Indeed, hotdogs and burgers aren't enough. A partial look at one ballpark's menu says it all: Izzy's Hand Scooped Ice Cream Butcher & the Boar Beef Rib Tips Valentini's Porchetta Egg Rolls and House Made Meatballs Minnesota Crispy Belly Bacon with Jalapeno Jelly & Vinegar Slaw Smoked Meat Sandwich w/ Vinegar Slaw & Maple Syrup Hot Sauce Vegan Dog Kramarczuk's Sausage Kosher Dog Sandwiches Murray's Steak Sandwich Tony O's Cuban Sandwich Jalapeno jelly with vinegar slaw? Not only are many of the items exotic, some are as pricy as you'd expect from a sit-down meal in a nice restaurant. One of the sandwiches above costs $14.
Assuming the foods in the variety are made with care from quality products, all the manager needs to do now to justify the higher price points is to vend them from a food cart or kiosk that looks like it would sell a $14 burger.
Many people who are new to shopping around for a food cart or kiosk designer and manufacturer don't instinctively understand the practical difference between the two stands shown below. If a Cuban sandwich is good from a simpler, less expensive kiosk, why spend more for a premium kiosk? The reason is simple: Perceived value.
You can see the same principle at play everyday when it comes to coffee.
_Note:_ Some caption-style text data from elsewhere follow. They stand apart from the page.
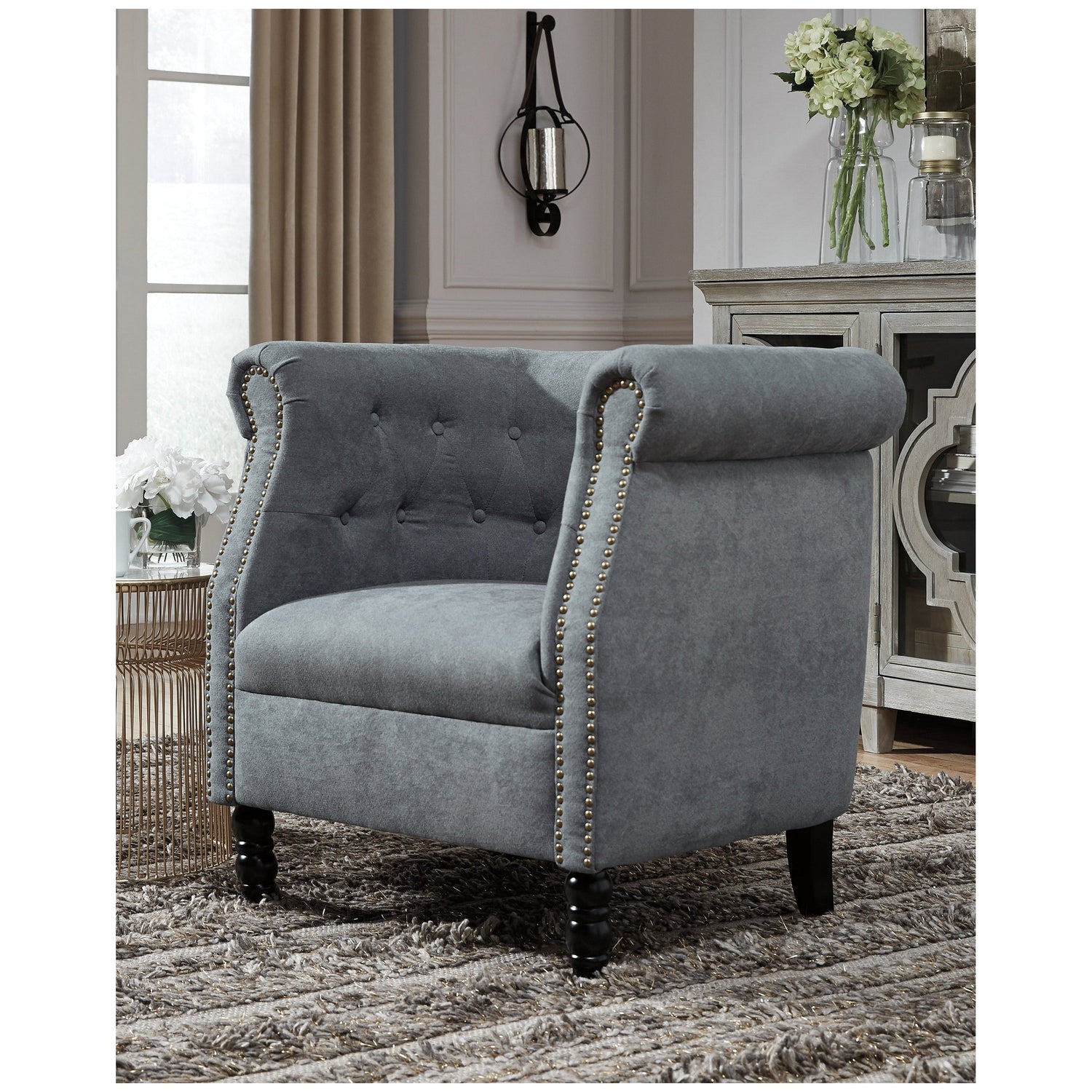 Jacquelyne Accent Chair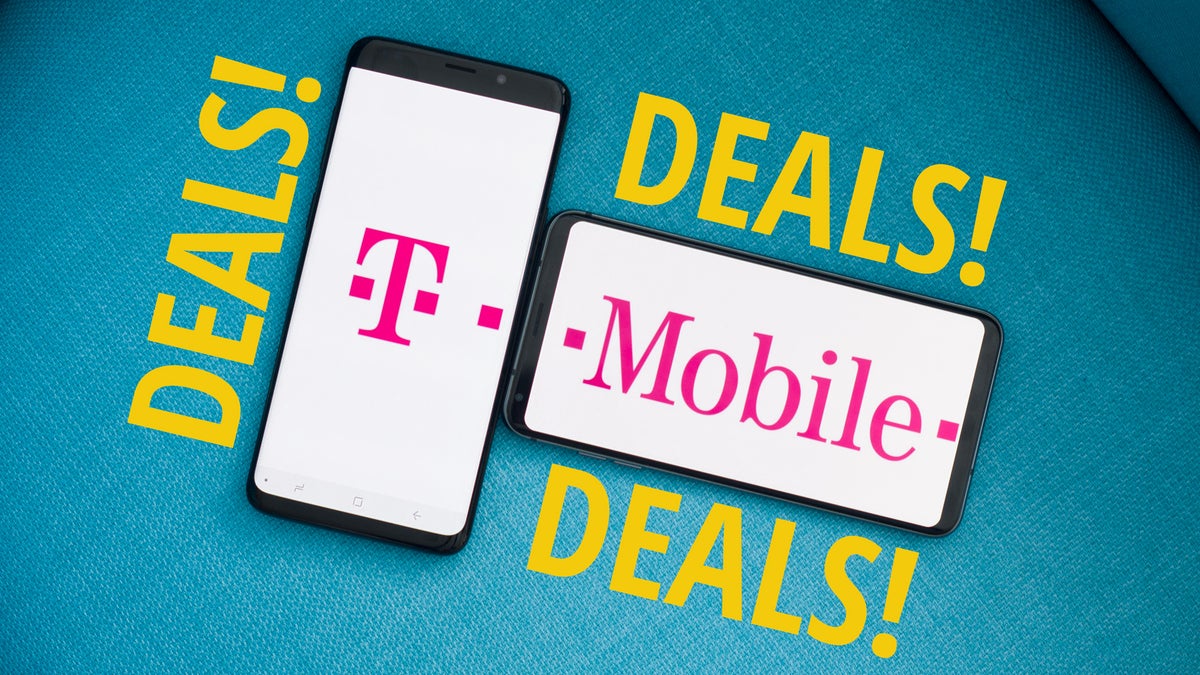 T-mobile phones deals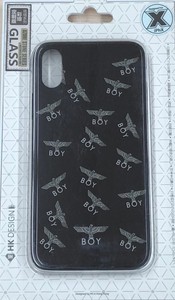 Boy London Azure Stone Series Glass Protective Case For Iphone X Ebay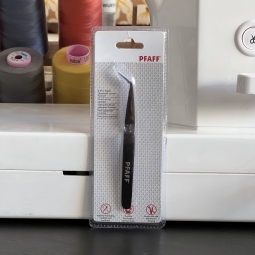 Pince pour enfilage facile...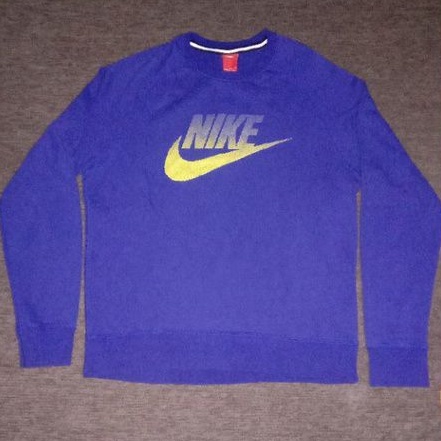 CREWNECK NIKE Second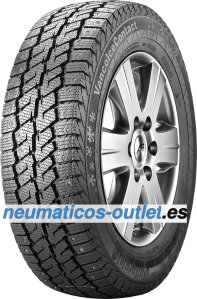 Continental Vanco Ice Contact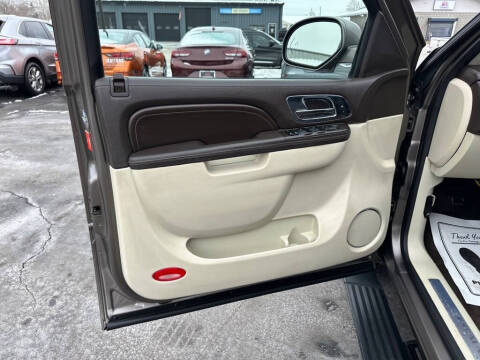 2014 Cadillac Escalade Platinum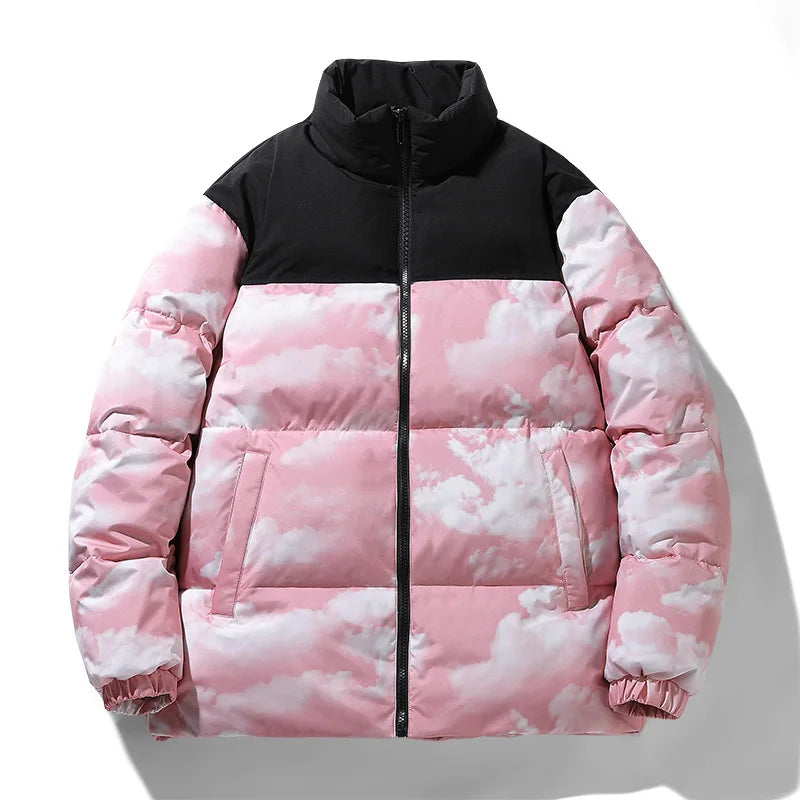 Rainwood Cloud Puffer Jacket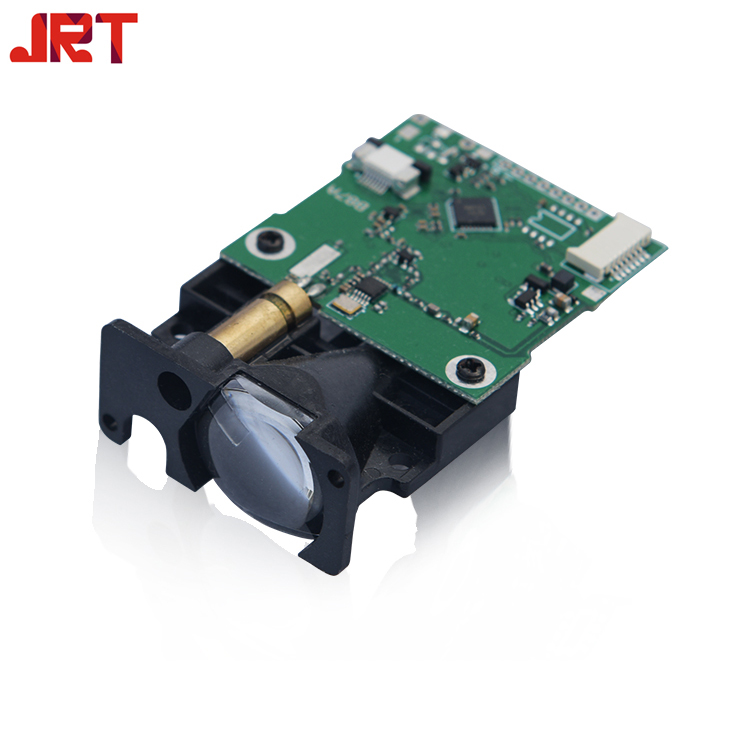 100m Industrial Laser Lidar Di - Industrial Laser Displacement Sensor avaliação e preço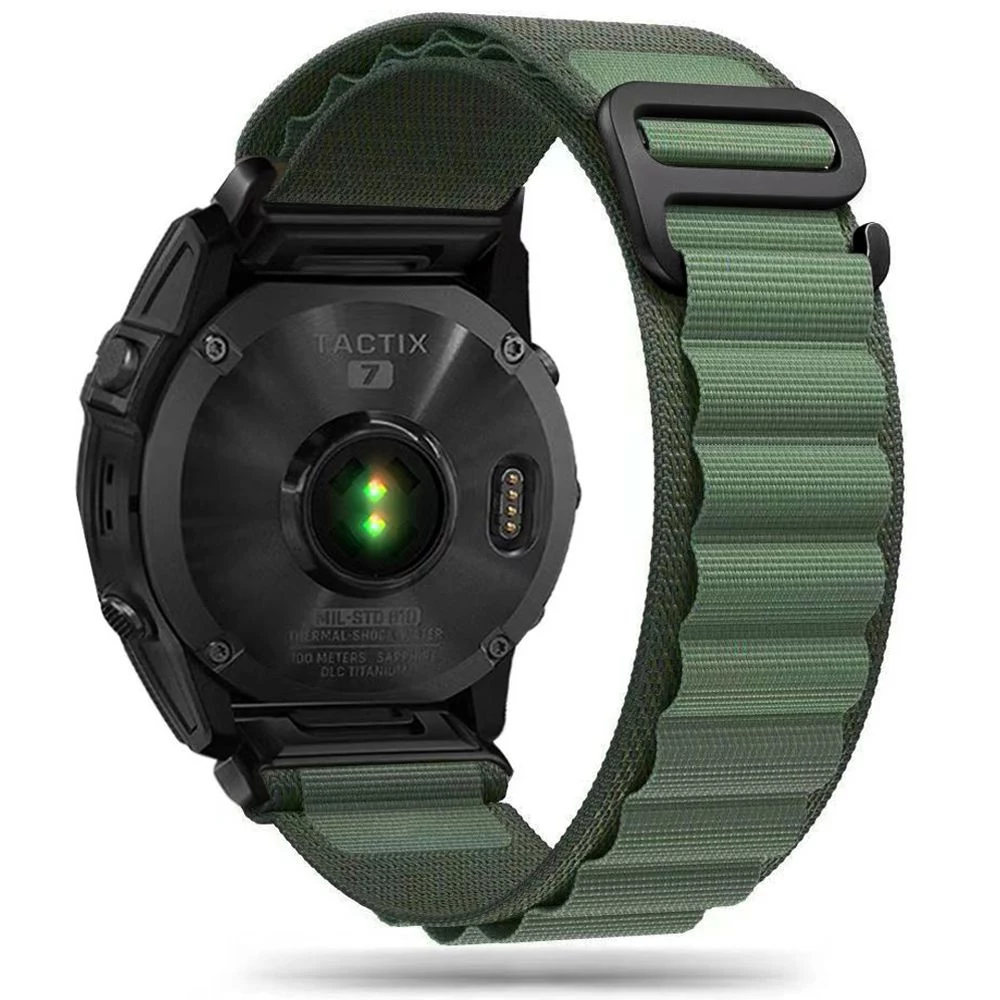 TECH-PROTECT NYLON PRO siksniņa Garmin Fenix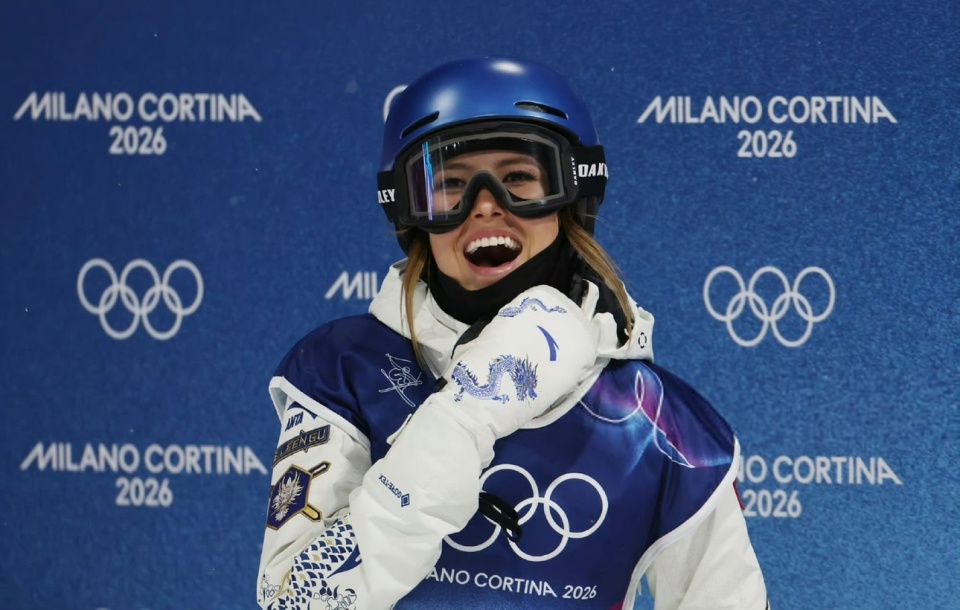 历史第一人！谷爱凌冬奥刷爆纪录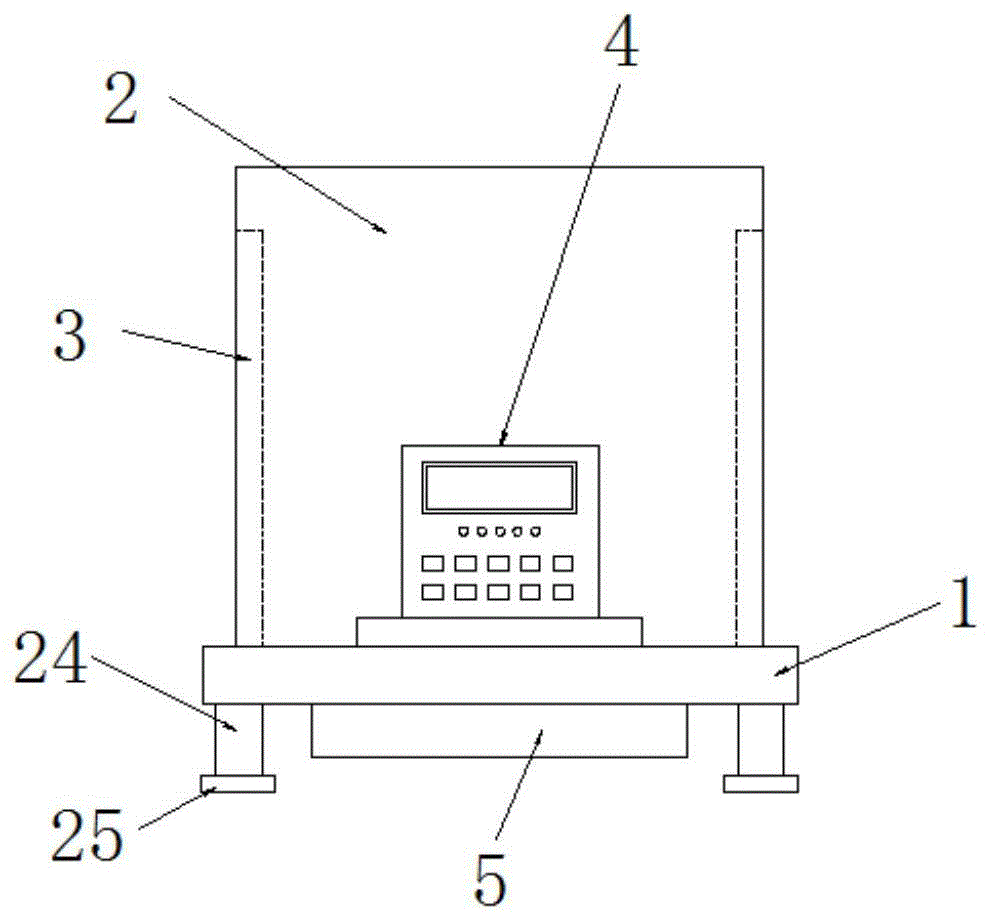 一种建筑领域的板材清洗装置的制作方法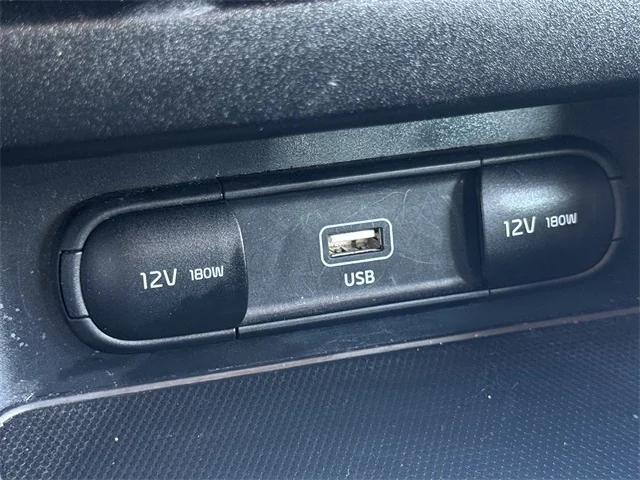 used 2023 Kia Forte car, priced at $16,600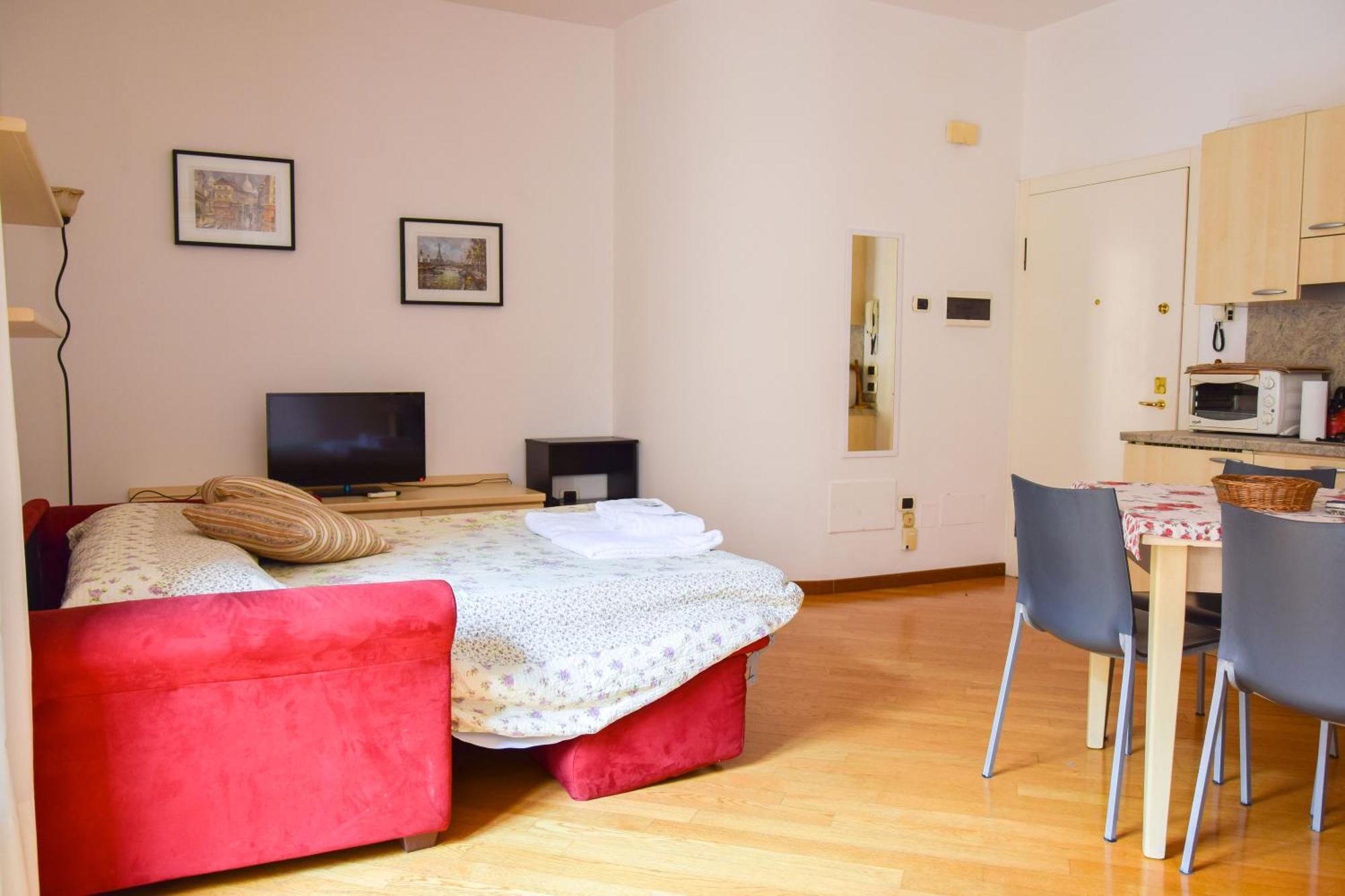 Re Lear Apartman Verona Szoba fotó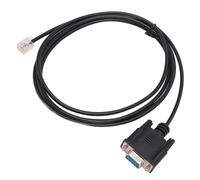 VBESTLIFE Câble de Console DB9 RS232 à RJ11 6P4C, 6FT, Plug and Play, Câble Série de Console pour APC AP7800 AP7900 940-0144A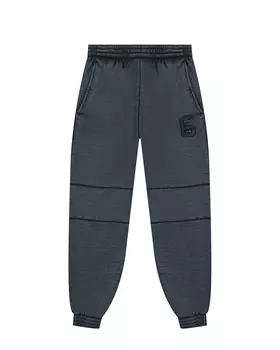 Спортивные брюки с нашивкой MM6 Maison Margiela детские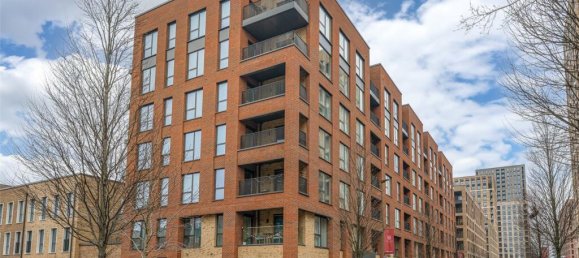 1 Schlafzimmer Wohnung in Colindale, United Kingdom, Nr. 7854 37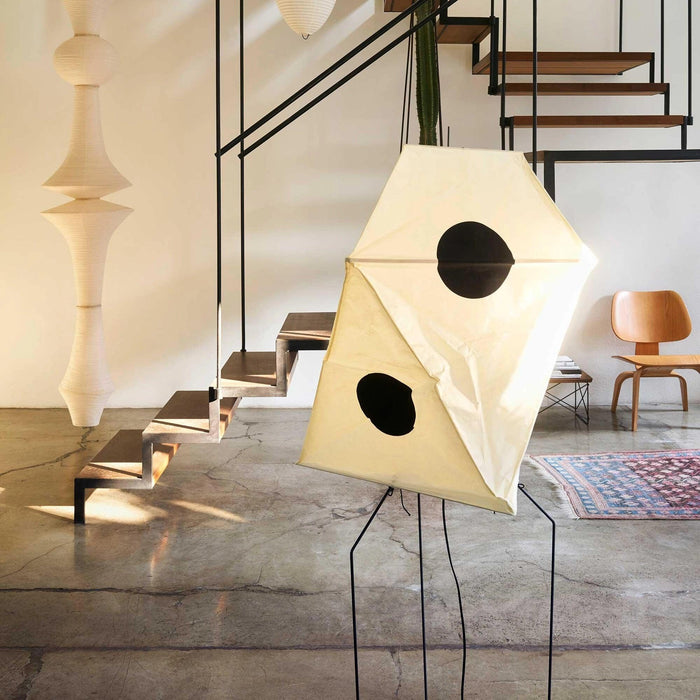 Origami Lantern Floor Lamp - DWHOME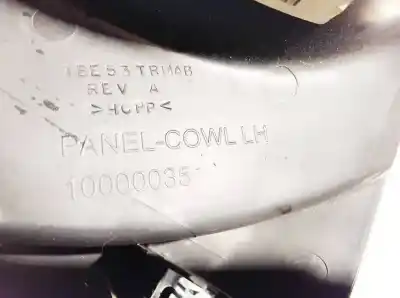 Pezzo di ricambio per auto di seconda mano plastica per dodge journey 2.0 16v crd cat riferimenti oem iam 10000035  1be53trmab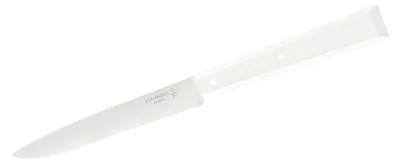Produktbild von Opinel No 125 Tafelmesser, weiß 254407
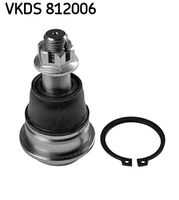 Опора шаровая SKF VKDS812006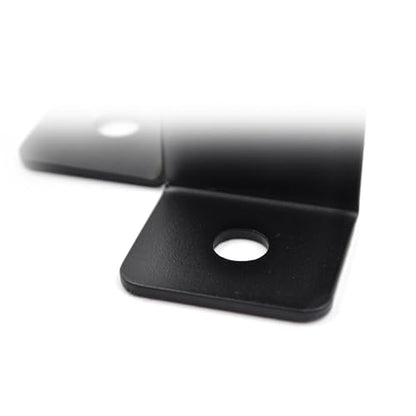 8 Pcs Deck Post Base Bracket,1.5x1.5, 2x2, 2x4, 4x4 Adjustable Base Bracket - color: (8 PACK)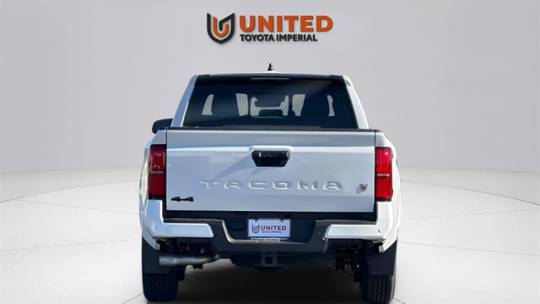 2024 Toyota Tacoma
A large regular brew at McDonald's is $1. The same drink at Starbucks will set you back about two and half times that amount, even when many people prefer the McDonald's coffee. But somehow, Starbucks feels worthier of the higher price. The stores are richly appointed. The staff is better trained. And while yes, it costs more for those things, ultimately the margins-and the profits-are higher.
If you want to make more from concessions (or even retail items in other settings), start with a worthy product. Then sell it from a worthy setting.